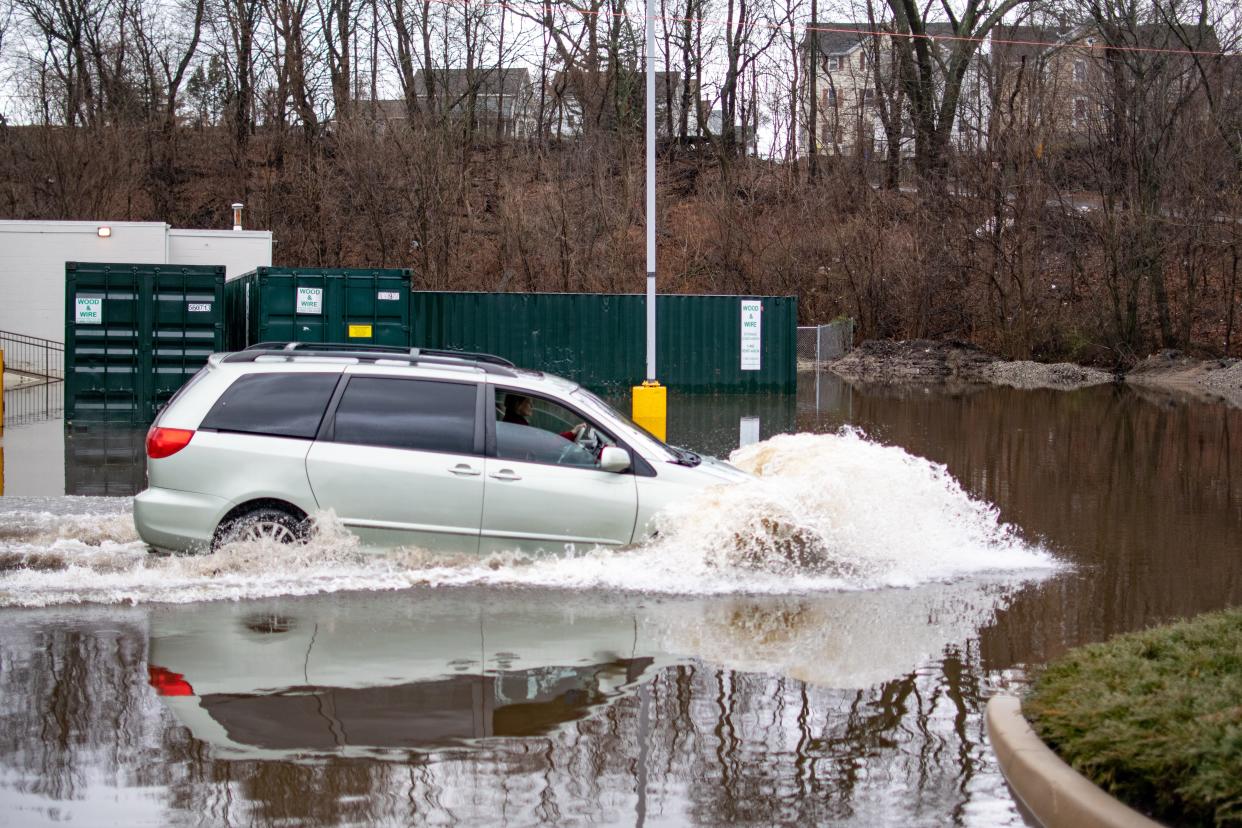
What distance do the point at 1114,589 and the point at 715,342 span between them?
776 inches

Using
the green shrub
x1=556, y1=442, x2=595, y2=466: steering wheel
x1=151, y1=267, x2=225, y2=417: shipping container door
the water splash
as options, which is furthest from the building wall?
the green shrub

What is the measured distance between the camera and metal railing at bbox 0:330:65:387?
102ft

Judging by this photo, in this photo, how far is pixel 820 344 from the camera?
40.5 metres

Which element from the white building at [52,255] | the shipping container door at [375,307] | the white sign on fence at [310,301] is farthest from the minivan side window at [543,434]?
the white building at [52,255]

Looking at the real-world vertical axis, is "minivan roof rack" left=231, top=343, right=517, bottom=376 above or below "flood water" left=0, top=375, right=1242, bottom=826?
above

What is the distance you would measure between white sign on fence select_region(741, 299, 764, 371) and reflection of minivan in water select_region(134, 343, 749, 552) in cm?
1918

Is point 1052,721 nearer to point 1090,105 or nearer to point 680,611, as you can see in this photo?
point 680,611

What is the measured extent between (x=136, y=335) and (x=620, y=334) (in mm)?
11013

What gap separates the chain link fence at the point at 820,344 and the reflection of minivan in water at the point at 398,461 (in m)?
31.1

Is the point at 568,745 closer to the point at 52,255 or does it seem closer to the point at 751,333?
the point at 751,333

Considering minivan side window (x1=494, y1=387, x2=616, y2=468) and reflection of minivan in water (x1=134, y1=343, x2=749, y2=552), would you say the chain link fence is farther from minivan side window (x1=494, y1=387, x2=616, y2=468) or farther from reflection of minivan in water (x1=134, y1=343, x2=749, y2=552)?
reflection of minivan in water (x1=134, y1=343, x2=749, y2=552)

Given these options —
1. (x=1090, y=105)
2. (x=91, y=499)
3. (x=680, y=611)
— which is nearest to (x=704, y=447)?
(x=91, y=499)

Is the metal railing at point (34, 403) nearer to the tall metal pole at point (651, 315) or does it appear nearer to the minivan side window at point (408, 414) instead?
the tall metal pole at point (651, 315)

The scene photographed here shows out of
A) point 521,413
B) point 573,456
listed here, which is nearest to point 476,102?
point 521,413
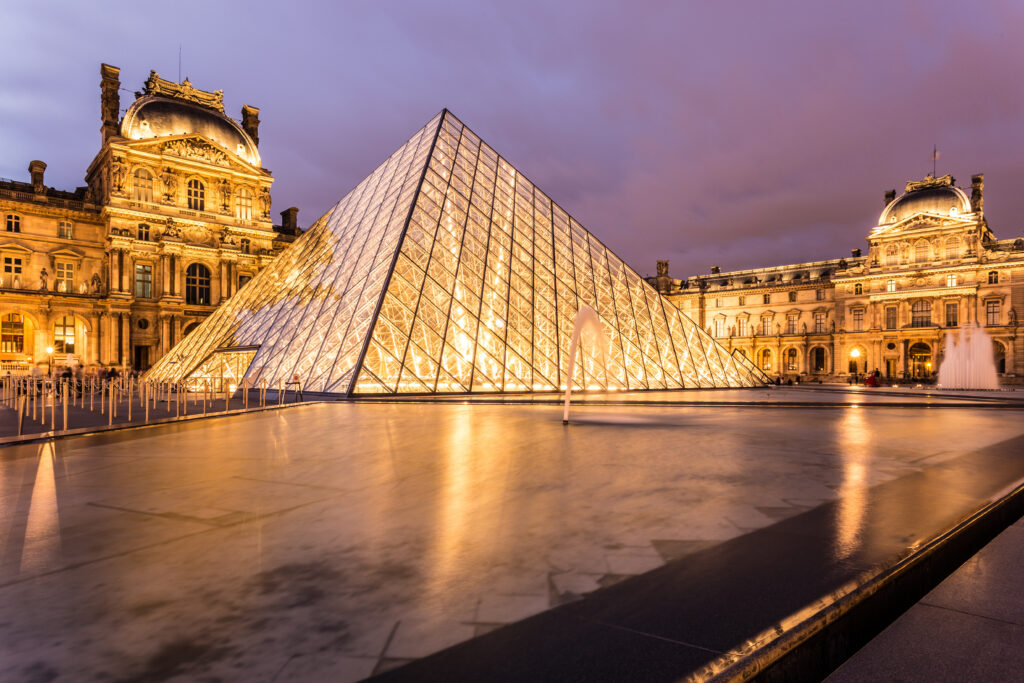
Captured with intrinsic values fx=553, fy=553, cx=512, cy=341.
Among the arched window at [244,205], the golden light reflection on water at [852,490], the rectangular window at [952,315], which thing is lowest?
the golden light reflection on water at [852,490]

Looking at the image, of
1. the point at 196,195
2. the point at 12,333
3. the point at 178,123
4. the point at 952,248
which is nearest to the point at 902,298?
the point at 952,248

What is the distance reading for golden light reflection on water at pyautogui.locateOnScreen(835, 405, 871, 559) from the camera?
127 inches

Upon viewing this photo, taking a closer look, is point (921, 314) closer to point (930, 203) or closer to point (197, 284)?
point (930, 203)

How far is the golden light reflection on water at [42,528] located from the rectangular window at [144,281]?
38112 millimetres

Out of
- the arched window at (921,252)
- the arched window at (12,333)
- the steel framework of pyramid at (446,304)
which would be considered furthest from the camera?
the arched window at (921,252)

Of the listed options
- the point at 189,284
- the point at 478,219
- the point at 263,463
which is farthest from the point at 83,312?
the point at 263,463

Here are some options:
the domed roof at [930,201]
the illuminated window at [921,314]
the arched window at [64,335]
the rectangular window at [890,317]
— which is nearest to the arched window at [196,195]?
the arched window at [64,335]

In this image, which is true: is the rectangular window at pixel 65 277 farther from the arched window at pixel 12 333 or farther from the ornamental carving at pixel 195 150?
the ornamental carving at pixel 195 150

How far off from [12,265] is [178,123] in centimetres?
1392

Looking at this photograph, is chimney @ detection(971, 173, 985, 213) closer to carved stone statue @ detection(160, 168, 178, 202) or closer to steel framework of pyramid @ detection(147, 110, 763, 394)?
steel framework of pyramid @ detection(147, 110, 763, 394)

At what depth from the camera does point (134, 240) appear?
119 ft

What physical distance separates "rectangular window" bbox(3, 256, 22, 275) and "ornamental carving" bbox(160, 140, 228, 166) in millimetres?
11208

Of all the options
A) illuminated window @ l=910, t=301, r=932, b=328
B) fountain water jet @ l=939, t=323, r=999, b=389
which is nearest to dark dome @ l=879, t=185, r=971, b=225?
illuminated window @ l=910, t=301, r=932, b=328

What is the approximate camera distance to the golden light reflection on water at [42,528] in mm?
3029
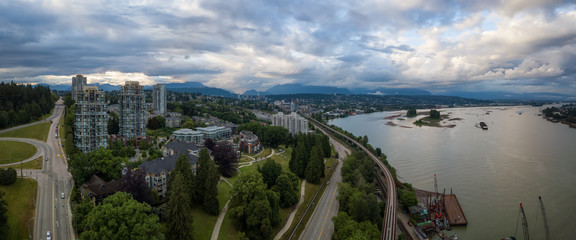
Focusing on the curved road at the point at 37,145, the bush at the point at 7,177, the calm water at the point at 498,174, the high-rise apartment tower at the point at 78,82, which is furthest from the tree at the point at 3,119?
the calm water at the point at 498,174

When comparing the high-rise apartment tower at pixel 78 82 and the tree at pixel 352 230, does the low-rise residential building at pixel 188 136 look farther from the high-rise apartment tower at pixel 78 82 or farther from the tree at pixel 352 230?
the tree at pixel 352 230

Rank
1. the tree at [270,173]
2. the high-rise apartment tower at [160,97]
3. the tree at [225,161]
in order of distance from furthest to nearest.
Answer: the high-rise apartment tower at [160,97] → the tree at [225,161] → the tree at [270,173]

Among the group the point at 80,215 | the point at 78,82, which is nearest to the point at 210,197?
the point at 80,215

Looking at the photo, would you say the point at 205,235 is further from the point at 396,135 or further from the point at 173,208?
the point at 396,135

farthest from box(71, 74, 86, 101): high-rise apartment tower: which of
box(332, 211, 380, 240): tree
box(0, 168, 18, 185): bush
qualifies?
box(332, 211, 380, 240): tree

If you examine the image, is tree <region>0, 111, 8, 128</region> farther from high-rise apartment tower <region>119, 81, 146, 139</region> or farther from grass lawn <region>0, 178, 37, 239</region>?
grass lawn <region>0, 178, 37, 239</region>
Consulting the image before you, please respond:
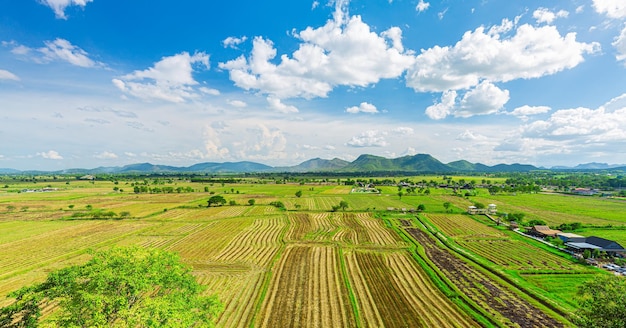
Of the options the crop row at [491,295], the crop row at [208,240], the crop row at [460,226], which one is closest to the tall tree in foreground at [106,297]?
the crop row at [491,295]

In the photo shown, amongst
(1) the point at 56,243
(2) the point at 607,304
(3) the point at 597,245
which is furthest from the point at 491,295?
(1) the point at 56,243

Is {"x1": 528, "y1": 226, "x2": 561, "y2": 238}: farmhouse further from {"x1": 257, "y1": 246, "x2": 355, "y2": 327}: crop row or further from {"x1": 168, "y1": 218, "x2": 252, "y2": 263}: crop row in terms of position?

Work to do — Can you convert the lines starting at the one containing "In the photo shown, amongst" and running through the end of the items into a Markdown table with the columns Row and Line, numbering each row and omitting blank lines?

Answer to the exercise —
| Row | Line |
|---|---|
| 1 | In the photo shown, amongst |
| 2 | (1) the point at 56,243 |
| 3 | (2) the point at 607,304 |
| 4 | (3) the point at 597,245 |
| 5 | which is furthest from the point at 491,295? |
| 6 | (1) the point at 56,243 |
| 7 | Is {"x1": 528, "y1": 226, "x2": 561, "y2": 238}: farmhouse further from {"x1": 257, "y1": 246, "x2": 355, "y2": 327}: crop row or further from {"x1": 168, "y1": 218, "x2": 252, "y2": 263}: crop row in terms of position? |